(Dataset entries)
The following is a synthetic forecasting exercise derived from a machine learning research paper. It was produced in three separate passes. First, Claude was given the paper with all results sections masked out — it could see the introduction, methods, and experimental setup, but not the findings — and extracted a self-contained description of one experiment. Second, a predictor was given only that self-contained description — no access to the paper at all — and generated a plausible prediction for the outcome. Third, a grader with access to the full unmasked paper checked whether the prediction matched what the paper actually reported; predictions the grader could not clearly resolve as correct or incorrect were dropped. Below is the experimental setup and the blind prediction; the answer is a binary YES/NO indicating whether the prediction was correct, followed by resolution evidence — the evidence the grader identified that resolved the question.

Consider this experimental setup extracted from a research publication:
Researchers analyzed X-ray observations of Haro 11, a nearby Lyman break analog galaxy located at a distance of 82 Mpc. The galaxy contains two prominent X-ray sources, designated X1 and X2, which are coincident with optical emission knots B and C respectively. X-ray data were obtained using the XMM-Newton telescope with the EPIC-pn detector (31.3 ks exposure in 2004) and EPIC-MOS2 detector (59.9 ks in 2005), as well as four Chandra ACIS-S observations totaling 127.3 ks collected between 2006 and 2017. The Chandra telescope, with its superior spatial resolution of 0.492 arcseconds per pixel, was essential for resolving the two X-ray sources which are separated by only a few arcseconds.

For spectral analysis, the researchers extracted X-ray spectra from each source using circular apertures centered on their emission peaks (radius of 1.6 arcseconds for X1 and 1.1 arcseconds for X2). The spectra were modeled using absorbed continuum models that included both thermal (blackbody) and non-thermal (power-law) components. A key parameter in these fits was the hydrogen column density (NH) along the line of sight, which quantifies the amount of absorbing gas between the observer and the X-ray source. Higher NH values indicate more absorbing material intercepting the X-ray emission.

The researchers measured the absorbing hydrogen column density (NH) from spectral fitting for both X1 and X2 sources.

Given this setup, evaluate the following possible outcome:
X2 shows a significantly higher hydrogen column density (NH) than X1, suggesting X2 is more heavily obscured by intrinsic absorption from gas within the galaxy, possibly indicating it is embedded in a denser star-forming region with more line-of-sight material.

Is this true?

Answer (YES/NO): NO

§ Work request: Go through the records above, find each line with the string "more", and copy it.

§ Output for this exercise:
For spectral analysis, the researchers extracted X-ray spectra from each source using circular apertures centered on their emission peaks (radius of 1.6 arcseconds for X1 and 1.1 arcseconds for X2). The spectra were modeled using absorbed continuum models that included both thermal (blackbody) and non-thermal (power-law) components. A key parameter in these fits was the hydrogen column density (NH) along the line of sight, which quantifies the amount of absorbing gas between the observer and the X-ray source. Higher NH values indicate more absorbing material intercepting the X-ray emission.
X2 shows a significantly higher hydrogen column density (NH) than X1, suggesting X2 is more heavily obscured by intrinsic absorption from gas within the galaxy, possibly indicating it is embedded in a denser star-forming region with more line-of-sight material.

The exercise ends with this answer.